All areas to see property price gains this year
Published 23/01/2014 | 02:30
PROPERTY prices will continue to rise this year in all regions of the country.
The recovery will be led by larger urban areas but will be seen in house prices and rents in all parts of the country, the Society of Chartered Surveyors Ireland, which represents estate agents and valuers, said.
Prices were up in all regions last year, with Dublin seeing increases of close to 16pc.
But outside the capital there were price hikes of 5.7pc, the society said after surveying 400 estate agents.
It estimated prices increased last year by an average of 8.1pc in Munster, 4.6pc in Leinster and went up 3.9pc in Connacht/Ulster. The report was compiled by Amarach Research for the society.
Chief economist with Goodbody Stockbrokers Dermot O'Leary, who reviewed the survey, said 2013 will go down as the year of the recovery in residential property prices.

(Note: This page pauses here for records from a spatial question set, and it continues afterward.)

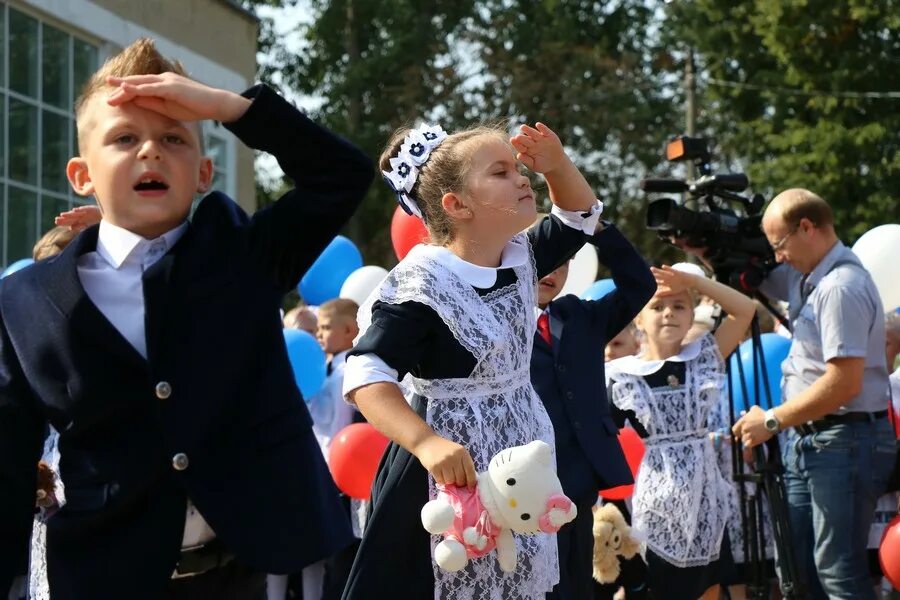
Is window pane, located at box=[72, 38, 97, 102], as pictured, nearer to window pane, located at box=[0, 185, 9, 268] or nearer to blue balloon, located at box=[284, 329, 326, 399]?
window pane, located at box=[0, 185, 9, 268]

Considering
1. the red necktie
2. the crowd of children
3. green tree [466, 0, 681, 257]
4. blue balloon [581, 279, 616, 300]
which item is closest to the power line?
green tree [466, 0, 681, 257]

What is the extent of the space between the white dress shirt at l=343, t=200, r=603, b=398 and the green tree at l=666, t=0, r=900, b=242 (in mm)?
18076

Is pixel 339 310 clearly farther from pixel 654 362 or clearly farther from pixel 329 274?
pixel 654 362

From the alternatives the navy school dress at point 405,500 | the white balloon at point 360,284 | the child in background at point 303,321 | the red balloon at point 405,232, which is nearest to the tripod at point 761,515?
the red balloon at point 405,232

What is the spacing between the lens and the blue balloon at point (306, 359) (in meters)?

But he said that given the level of cash transactions, it was largely a credit-less recovery. "Renewed consumer confidence has been a key trigger for the recovery," Mr O'Leary said. He said the society's survey showed estate agents saying that mortgage finance became more available during last year.
The key issue in 2014 will be supply of properties for sale, the economist said.
But Mr O'Leary warned it would be naive to think that the market will cure all its ills.
He urged the banks to provide more options for people in negative equity or with tracker mortgages as this would free up the market overall.
"While development financing is available for house building, this survey suggests there is a 35pc to 40pc equity gap and we cannot or should not expect banks to shoulder all that risk. The construction sector should try to tap into the interest which exists for investment in Ireland to fill that gap," he said.
Simon Stokes of the Chartered Surveyors Society said property prices were stabilising and recovering in urban areas, with the regions languishing behind.
The majority of estate agents were forecasting further price increases in urban areas due to a lack of stock and improvements in sentiment this year.
But Mr Stokes said future policy needed to take account of the different factors driving demand across the regions in what has become a multi-tiered market.
"In Dublin and parts of Cork, supply is the key driver of increasing prices, but in Munster it's availability of finance while in Leinster it's greater consumer confidence."
The lack of movement in the property market means fewer secondhand family homes are coming on the market (which) together with the absence of new house and apartment building is having a big impact on the property markets, especially in cities.